Will the Bank of Japan Intervene Tonight?

August 21, 2011 By: Brian Keith

It’s Sunday evening in the U.S., which means that it’s Monday morning in the Far East, with currency traders already hard at work. There has been a good deal of speculation that the Japanese authorities will intervene to drive the Yen lower. A Yen at the current level, around 77 per Dollar, makes Japanese goods very expensive overseas, which in turn reduces exports, hurts the earnings of exporters, and slows the economy.  Taking a look at a 5-year chart brings home the scope of the problem; in 2007, the USD/JPY rate was close to 125, meaning that the Yen is roughly 38% stronger now. That’s a pretty strong headwind for an export-oriented economy to face, and it becomes stronger with every additional increase in the value of the Yen.

It might be worth taking a minute to discuss the mechanics of central bank intervention. In the case of Japan, the Ministry of Finance, which is roughly analogous to the U.S. Department of the Treasury, instructs the Bank of Japan, which in the U.S context would be the Federal Reserve Bank of New York, to intervene. The BoJ’s traders have several options; they can leave orders to buy Dollars and sell Yen with local banks (many traders believe they were already doing this last week), they can place orders on the electronic dealing machines (Reuters and EBS are the largest), or they can call banks directly, ask for prices, and buy Dollars. They’re capable of dealing in enormous amounts; billions, perhaps tens of billions, of Dollars. They can also ask other central banks, including the New York Fed, to intervene in their own time zones. In general, non-Japanese finance ministries and central banks, not convinced of the utility of intervention, have been reluctant to do so.

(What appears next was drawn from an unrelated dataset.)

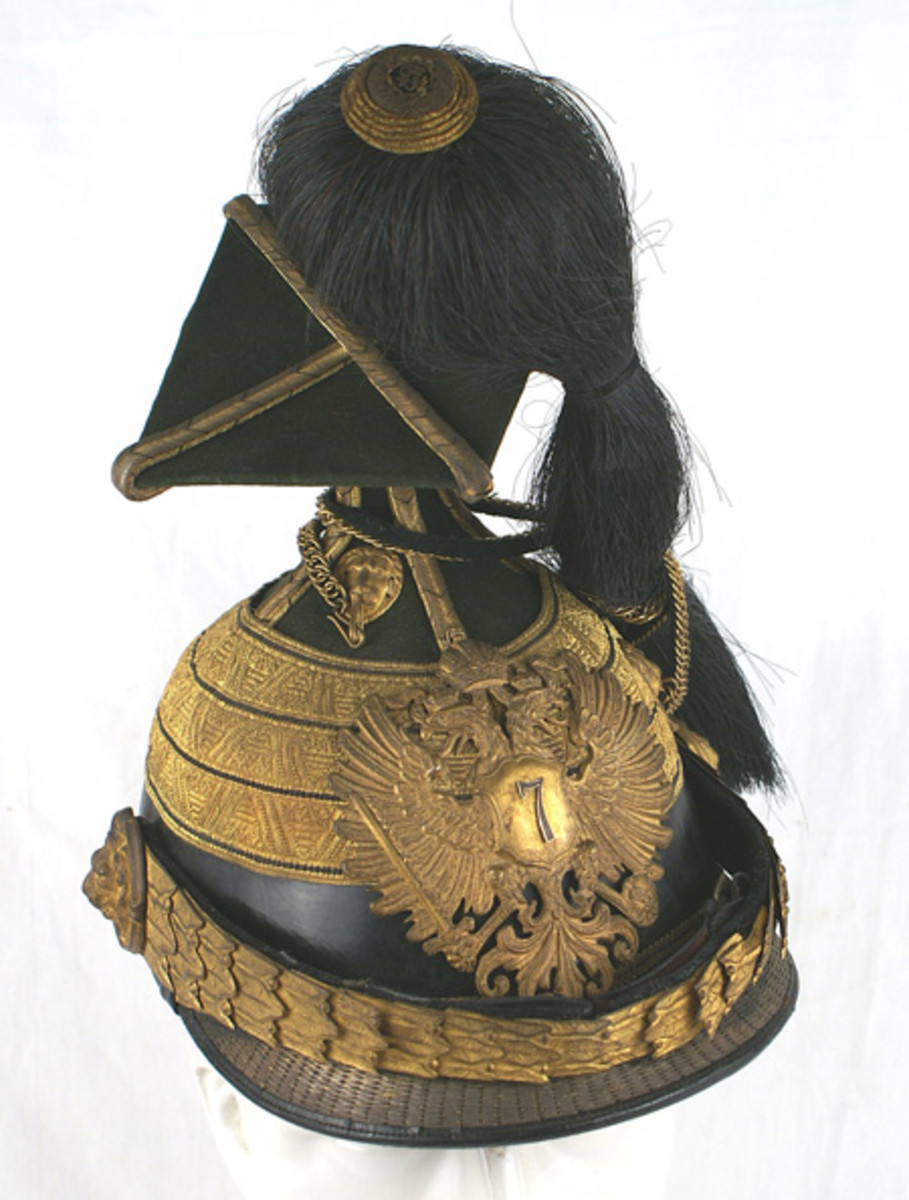 "Austrian model 1907 7th Uhlan Regiment Officer's ""tschapka"" (classic type helmet), with a patent leather body and dark green cloth extended skull ($3,300)."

The last time I was on a trading desk when the New York Fed came in on behalf of the Bank of Japan, the trader at the Fed made it very clear that this was done to accommodate a central bank peer, and did not represent the policy of the U.S. authorities. In fact, it was so early (6:45 AM or so in New York) that the local market was barely awake. When my trader made an ill-informed price that would have resulted in a certain loss, the Fed trader, instead of dealing, simply asked him to refresh the quote, and then dealt at a price that was much better for my shop, and by the same token, worse for the Bank of Japan.

A peculiarity of the Ministry of Finance is that it prefers to intervene when the market is largely complacent and positioned poorly. Because the noise level was so loud over the weekend, it’s hard to believe that any professional trader will be caught by surprise if there is intervention in tonight’s session. This may be enough to convince the Japanese authorities to postpone an assault, in the hope that they can get more bang for their Yen in the future. Their track record has been mixed, and over the long run, as the 5-year chart indicates, they haven’t been successful in doing more than giving traders better opportunities, on occasion, to short USD/JPY.

We did break the 76.25 level on Friday; this was supposedly the “line in the sand” that would provoke an all-out attack by the MOF and the BoJ. Although plenty of stop losses got done on the break – the Dollar got as low as 75.95 – it rebounded pretty quickly, and my sense is that many short term traders are now long Dollars, hoping to take advantage of intervention to sell higher, and then perhaps sell Dollars again from the improved levels. Should the previous low break, I would expect plenty of Dollars to get sold again, but at the moment, we’re almost a Yen higher, at 76.86.

For those involved, or considering getting involved, best of luck, but be careful; when intervention is happening on a large scale, stops can get done some distance from where the orders are left.